As the president of Mount Holyoke’s Student Government Association (SGA), Juniper continues to advocate for the students who no longer live on the campus as well as those who remain in the dorms.

“I really do spend a lot of free time on student government when I’m back at campus. So this is a little bit more of a return to normal,” she said.

Given the pandemic, she has reassessed her role as a student leader, believing that communication between the student body and the administration is key to the success of remote learning.

“I started talking more to the administration about student grievances, and they started listening more,” Juniper said. Since she sent an open letter to students and Mount Holyoke administrators on April 9, the college has created two administrative committees with student representation.

The first, a financial task force meant to determine how best to aid students in the coming months, meets every Monday. Juniper sits on this committee, along with the SGA treasurer. The second is an academic planning group that will begin meeting once student representatives are finalized.

With Zoom taking over as both classroom and meeting room, Juniper’s time in front of the computer has skyrocketed.

She began work on a recent Monday at 9 a.m., attending a financial task force meeting from 9:30 to 11 a.m. At noon, she met with two Mount Holyoke College deans to discuss the new pass/fail grading policy. Later she attended a virtual town hall. 

She spent five hours in front of the computer that day on meetings alone, not counting her coursework. She said she is “going to sleep every night with a headache.” 

As the academic year winds to a close, Juniper will continue to lead her fellow students with her little sister by her side and Mount Holyoke College over 500 miles away.



The smell of eggs and bacon fills the air as Bennett Fagan, a senior at Amherst College, gets out of bed at a vacation home in Maine where he is riding out the pandemic with friends from college. A generator roars in the background as coffee brews in an old machine in the kitchen. 

It’s yet another day of lockdown.

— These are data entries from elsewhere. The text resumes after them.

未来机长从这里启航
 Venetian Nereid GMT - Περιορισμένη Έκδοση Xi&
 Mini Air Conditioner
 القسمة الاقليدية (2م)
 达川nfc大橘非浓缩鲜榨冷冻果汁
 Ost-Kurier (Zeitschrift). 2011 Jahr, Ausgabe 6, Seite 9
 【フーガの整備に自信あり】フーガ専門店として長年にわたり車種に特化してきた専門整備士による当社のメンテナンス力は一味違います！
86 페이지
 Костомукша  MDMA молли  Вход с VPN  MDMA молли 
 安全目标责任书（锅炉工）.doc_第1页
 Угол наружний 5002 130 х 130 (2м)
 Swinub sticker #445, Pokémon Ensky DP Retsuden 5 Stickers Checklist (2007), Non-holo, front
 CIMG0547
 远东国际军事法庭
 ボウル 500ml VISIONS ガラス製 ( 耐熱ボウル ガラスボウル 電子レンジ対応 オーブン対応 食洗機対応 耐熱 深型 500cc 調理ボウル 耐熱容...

Bennett and his housemates balance online class loads and try to stay inside as much as possible.

“We actually got a fat snowstorm the other day and are technically out of power and on generator power right now,” Bennett said. “Most of the state is out of power, actually.”

After an online class ends, Bennett heads to the garage to work out on an exercise bike. It’s one small effort to maintain a bit of sanity during the pandemic, he said.

“We play a ton of board games. We have a big closet full of them,” Bennett said. “We just kind of play them over and over again.” 

Bennett is disappointed with the reality of taking online classes, feeling promises by professors and higher ups have not been fulfilled. “All my professors went into this with lofty goals, thinking nothing would change and it would be the same course,” he said. “I think I’ve had two finals canceled so far and three different papers canceled.” 

Bennett hasn’t stopped learning since his classes went online. It’s just that some of his learning is no longer connected to his classes. 

One of his “quarantine buddies,” Noah Jacobs, celebrates Passover and let Bennett and his other housemates in on the traditions. “We Zoomed in his whole family, who none of us had really met,” Bennett explained. “It was wild. I’ve never experienced Passover before, and it was a lot of fun.” 

The generator continues to roar while Bennett and his friends end their day, cooking and enjoying a meal together. They head to the living room and vote on the next movie to watch. Afterward, they play video games until around 1 a.m. and call it a night. 

Bennett heads to bed, unsure what tomorrow will look like but guessing it probably won’t be all that different from the day he just had.

The situation isn’t ideal, he said, but he is grateful he gets to spend the final weeks of his Amherst College experience with his college friends.

Bennett doesn’t know where he will go once he leaves Maine. “At this point, I am kind of just waiting to see what the government says with protocols and public gatherings and travel,” Bennett said. “I don’t know. That’s a bridge I’ll have to cross when I get to it.”